• EXERCISE TEXT:
══════════════════════════════

If you are reading this, anonymous plane-shitter, know that you are forgiven. That you made a mistake, but that we all do. A year ago you did a shit. A shit that affected the fundamental workings of a multi-million pound aircraft, but a simple shit nonetheless. We all do this. We all make mistakes. Let he who is without sin—let he who hath not had six pints of Guinness then a curry the night before an intercontinental flight—cast the first stone. Be at peace, plane shitter. Put that poop to bed.

══════════════════════════════

• Items listed in a dataset:
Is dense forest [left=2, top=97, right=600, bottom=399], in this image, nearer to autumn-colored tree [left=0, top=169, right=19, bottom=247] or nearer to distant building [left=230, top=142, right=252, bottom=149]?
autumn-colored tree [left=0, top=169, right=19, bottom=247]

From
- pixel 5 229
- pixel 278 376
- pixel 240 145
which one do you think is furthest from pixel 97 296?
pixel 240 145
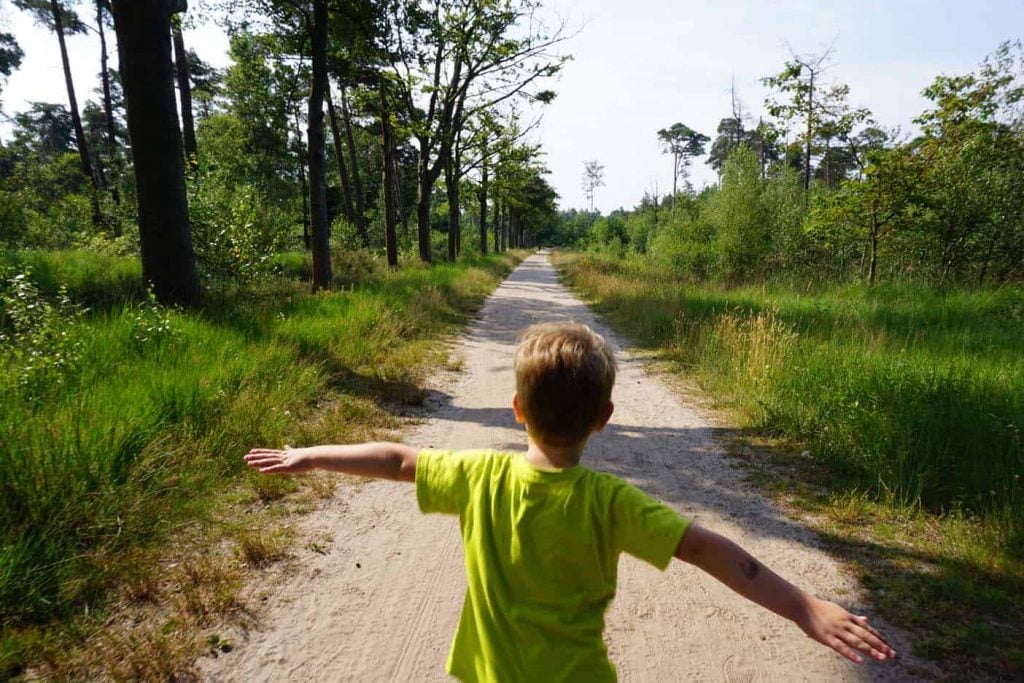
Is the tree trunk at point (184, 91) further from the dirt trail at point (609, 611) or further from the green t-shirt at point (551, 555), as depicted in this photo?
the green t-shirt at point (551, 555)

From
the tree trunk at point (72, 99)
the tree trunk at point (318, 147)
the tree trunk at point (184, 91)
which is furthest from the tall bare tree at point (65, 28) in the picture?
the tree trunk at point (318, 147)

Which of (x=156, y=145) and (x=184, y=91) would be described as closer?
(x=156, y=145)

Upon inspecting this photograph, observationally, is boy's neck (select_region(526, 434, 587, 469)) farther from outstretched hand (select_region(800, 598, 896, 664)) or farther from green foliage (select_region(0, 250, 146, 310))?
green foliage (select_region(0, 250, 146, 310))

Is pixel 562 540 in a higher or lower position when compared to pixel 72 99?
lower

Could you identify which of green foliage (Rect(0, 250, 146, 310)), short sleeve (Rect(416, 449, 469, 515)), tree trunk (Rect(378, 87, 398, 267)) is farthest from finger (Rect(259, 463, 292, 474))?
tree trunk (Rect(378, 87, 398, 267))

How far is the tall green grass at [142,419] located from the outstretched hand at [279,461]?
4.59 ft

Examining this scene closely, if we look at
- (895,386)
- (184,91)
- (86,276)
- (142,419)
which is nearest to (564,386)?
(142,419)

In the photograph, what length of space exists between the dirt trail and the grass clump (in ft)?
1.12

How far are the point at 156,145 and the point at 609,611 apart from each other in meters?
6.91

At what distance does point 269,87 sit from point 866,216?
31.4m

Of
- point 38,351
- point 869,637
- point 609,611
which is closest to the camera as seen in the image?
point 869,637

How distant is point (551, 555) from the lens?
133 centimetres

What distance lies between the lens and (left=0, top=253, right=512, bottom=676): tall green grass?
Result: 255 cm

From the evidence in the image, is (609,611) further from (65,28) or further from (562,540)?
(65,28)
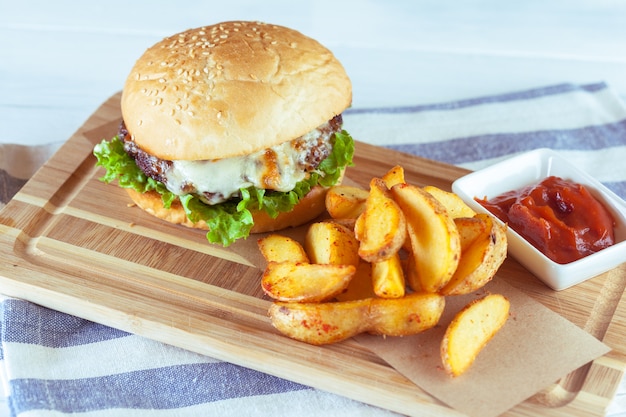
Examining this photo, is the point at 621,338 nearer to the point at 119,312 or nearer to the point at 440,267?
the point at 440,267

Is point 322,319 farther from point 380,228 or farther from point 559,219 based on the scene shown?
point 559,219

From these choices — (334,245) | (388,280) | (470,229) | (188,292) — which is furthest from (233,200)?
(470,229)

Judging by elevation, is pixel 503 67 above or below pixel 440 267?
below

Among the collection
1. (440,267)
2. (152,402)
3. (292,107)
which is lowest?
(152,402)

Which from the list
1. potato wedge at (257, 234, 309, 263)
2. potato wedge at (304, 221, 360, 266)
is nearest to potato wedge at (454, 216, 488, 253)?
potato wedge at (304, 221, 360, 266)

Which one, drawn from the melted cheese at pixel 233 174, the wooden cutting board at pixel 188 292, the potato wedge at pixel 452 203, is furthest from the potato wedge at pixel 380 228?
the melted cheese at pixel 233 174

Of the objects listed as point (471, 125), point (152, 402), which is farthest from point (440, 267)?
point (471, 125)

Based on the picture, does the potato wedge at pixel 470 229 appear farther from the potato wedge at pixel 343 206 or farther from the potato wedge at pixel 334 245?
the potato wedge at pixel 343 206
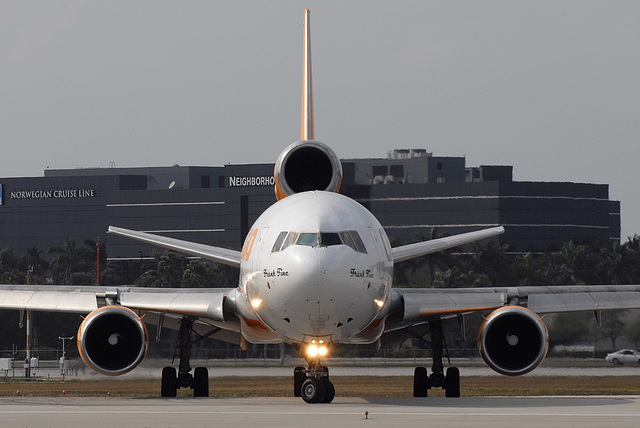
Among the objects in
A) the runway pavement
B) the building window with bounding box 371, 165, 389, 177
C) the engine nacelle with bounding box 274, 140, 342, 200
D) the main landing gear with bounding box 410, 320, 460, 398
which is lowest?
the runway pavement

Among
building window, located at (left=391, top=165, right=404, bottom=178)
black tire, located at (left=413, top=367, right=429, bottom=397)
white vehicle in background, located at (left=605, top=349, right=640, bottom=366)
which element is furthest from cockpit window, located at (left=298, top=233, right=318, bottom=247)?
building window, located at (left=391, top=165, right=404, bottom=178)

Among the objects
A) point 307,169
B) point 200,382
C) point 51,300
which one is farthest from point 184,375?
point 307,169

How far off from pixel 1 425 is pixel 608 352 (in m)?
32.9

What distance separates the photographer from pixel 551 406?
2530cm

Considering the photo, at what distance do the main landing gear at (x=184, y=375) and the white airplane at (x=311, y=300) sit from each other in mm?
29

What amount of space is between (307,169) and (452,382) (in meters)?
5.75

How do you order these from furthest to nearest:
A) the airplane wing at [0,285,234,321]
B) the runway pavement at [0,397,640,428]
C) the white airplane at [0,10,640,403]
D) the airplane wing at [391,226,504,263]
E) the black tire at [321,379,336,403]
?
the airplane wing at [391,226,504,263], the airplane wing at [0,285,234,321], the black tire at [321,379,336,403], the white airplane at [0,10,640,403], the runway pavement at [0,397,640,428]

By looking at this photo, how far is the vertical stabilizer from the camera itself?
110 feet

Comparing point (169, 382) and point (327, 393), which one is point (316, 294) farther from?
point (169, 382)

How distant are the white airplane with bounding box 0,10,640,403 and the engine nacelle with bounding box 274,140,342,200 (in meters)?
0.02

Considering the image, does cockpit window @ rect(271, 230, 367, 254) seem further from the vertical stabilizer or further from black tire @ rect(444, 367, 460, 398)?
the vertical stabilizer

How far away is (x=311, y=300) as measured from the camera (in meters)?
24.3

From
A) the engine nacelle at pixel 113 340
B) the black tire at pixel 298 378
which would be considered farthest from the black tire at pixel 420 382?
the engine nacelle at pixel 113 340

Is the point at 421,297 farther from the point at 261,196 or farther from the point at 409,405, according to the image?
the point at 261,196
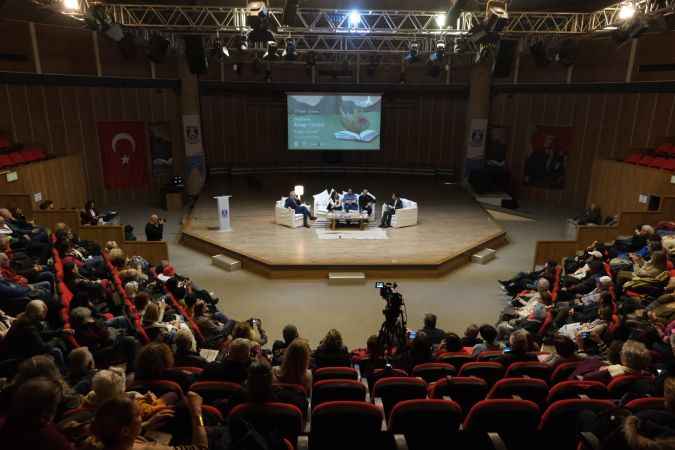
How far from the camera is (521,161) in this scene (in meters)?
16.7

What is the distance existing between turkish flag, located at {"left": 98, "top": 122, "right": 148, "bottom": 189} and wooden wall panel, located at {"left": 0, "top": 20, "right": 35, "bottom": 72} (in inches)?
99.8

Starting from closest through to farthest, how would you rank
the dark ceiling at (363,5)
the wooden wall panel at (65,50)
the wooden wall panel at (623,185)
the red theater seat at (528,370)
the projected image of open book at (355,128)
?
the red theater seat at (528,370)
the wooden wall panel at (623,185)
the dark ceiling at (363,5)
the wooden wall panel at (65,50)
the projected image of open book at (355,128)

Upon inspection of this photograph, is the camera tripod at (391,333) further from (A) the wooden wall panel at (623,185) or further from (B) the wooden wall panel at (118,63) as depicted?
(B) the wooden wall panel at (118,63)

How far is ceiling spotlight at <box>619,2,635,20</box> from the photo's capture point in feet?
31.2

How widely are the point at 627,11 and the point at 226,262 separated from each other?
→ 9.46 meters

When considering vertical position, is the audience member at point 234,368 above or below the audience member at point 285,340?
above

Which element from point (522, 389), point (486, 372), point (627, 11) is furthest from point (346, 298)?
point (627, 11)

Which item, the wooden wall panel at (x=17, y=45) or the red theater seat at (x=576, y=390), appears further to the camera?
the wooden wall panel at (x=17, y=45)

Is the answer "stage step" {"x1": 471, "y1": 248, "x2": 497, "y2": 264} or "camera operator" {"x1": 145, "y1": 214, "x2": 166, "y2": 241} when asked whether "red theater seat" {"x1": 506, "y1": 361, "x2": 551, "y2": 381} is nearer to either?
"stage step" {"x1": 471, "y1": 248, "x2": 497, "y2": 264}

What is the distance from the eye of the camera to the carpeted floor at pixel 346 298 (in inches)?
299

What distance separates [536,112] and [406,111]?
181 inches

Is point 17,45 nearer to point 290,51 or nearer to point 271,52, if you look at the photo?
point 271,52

══════════════════════════════

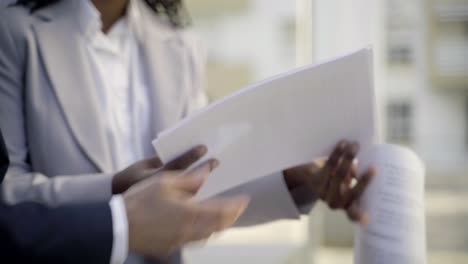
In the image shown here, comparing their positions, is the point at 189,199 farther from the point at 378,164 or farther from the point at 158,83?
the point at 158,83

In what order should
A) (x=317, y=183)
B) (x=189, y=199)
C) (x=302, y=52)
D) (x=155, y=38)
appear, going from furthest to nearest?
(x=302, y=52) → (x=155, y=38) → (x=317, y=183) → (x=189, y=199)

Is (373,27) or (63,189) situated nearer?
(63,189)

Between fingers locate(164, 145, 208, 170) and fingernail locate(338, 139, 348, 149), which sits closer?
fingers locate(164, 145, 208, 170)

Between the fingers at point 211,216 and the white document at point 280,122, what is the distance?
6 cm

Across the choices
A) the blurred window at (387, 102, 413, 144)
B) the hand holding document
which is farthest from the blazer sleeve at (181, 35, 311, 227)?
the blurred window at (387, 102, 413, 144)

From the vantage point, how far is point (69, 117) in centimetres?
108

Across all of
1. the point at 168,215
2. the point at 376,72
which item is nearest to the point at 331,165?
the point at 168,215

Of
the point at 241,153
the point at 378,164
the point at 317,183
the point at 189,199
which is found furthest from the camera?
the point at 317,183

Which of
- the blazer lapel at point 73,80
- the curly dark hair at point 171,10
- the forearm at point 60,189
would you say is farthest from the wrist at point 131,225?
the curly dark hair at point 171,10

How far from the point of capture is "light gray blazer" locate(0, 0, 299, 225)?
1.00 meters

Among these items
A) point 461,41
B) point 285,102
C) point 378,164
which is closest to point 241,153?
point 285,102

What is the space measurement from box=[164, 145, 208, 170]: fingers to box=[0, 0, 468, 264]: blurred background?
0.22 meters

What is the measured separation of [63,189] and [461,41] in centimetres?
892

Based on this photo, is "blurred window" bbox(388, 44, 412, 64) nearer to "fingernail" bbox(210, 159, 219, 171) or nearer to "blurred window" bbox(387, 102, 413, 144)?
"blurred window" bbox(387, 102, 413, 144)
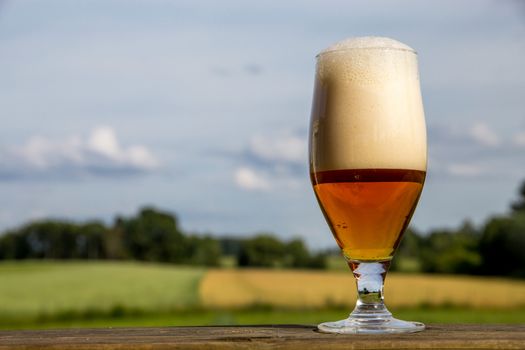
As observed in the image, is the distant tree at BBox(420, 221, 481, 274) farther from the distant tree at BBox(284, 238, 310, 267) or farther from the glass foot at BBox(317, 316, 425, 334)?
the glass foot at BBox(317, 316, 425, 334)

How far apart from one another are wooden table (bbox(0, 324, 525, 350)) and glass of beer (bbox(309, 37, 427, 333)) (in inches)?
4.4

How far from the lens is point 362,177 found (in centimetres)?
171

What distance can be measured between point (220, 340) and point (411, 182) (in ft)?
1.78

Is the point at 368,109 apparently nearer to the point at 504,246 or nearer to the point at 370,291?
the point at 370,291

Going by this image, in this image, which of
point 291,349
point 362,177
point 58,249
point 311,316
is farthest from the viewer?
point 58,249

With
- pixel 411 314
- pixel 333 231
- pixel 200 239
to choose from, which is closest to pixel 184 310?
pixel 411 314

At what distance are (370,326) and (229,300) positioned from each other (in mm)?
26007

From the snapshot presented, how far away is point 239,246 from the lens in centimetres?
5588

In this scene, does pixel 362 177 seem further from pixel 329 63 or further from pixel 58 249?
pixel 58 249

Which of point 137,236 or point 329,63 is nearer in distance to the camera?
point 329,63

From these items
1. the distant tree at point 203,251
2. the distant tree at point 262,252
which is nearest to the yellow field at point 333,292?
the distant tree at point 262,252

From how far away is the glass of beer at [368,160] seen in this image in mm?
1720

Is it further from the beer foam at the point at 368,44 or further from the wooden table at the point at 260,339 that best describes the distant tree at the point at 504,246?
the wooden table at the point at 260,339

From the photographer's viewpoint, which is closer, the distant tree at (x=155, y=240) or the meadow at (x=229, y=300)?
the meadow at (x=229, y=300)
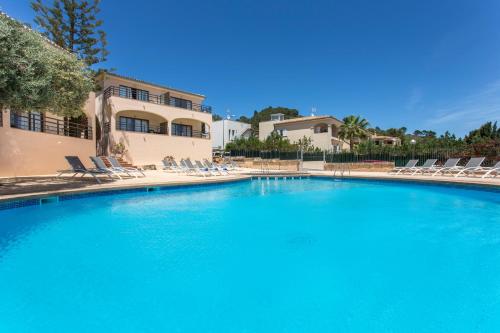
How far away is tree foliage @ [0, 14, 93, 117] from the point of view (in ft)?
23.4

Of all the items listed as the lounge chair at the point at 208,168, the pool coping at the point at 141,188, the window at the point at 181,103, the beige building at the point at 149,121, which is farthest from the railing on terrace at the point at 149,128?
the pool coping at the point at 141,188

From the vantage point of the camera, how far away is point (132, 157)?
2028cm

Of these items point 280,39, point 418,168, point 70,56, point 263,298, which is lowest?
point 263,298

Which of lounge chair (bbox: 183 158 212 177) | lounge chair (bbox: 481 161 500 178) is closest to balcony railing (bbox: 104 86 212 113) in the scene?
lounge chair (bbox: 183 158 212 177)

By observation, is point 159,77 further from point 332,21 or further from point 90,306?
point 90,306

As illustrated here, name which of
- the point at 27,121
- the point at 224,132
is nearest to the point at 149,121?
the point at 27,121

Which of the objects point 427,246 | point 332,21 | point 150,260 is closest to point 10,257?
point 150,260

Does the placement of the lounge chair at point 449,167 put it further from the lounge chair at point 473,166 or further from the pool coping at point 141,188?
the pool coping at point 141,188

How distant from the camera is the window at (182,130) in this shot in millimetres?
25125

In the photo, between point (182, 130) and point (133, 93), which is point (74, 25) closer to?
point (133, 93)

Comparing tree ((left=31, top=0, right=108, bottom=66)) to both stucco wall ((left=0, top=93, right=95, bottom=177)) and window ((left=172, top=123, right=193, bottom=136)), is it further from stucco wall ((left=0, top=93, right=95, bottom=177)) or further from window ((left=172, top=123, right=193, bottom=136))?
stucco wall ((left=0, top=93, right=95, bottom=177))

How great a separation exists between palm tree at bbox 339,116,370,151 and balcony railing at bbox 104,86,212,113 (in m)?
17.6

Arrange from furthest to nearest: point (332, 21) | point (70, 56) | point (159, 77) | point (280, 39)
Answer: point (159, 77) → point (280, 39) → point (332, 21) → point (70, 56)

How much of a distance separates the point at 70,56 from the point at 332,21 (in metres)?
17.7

══════════════════════════════

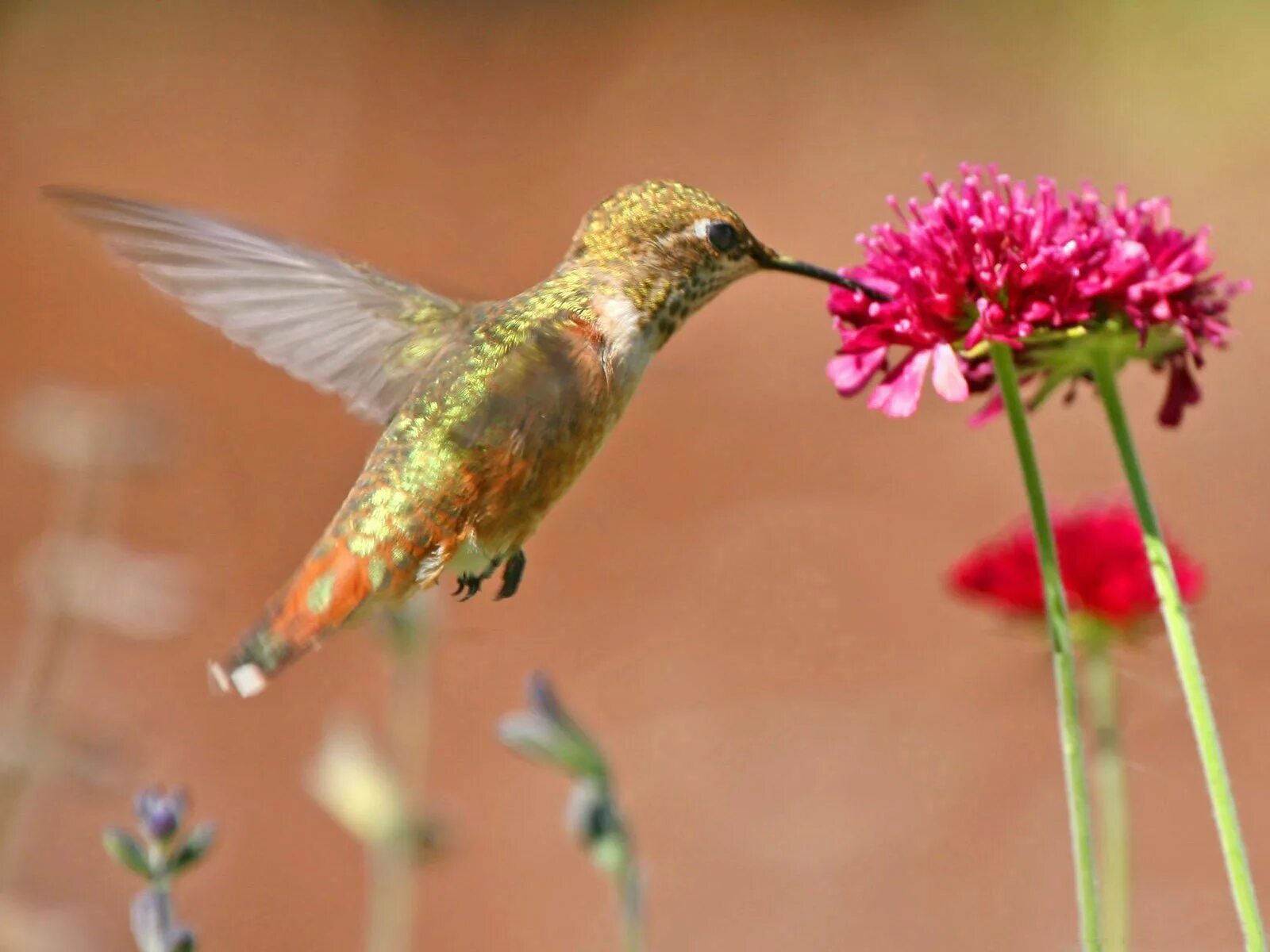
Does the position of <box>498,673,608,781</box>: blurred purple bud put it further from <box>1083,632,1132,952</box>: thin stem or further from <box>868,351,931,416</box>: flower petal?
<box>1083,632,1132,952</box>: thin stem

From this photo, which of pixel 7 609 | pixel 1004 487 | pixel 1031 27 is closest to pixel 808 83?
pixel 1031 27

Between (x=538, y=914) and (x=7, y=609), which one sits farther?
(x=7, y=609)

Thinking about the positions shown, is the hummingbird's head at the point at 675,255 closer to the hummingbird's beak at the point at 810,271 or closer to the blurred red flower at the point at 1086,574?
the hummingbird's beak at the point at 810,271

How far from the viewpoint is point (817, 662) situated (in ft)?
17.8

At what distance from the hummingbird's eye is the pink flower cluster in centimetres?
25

══════════════════════════════

• WORK INSTRUCTIONS:
In the forgiveness text, copy the part from "If you are reading" to "poop to bed.", switching "Guinness" to "lager".

• OUTPUT FOR THIS EXERCISE:
If you are reading this, anonymous plane-shitter, know that you are forgiven. That you made a mistake, but that we all do. A year ago you did a shit. A shit that affected the fundamental workings of a multi-million pound aircraft, but a simple shit nonetheless. We all do this. We all make mistakes. Let he who is without sin—let he who hath not had six pints of lager then a curry the night before an intercontinental flight—cast the first stone. Be at peace, plane shitter. Put that poop to bed.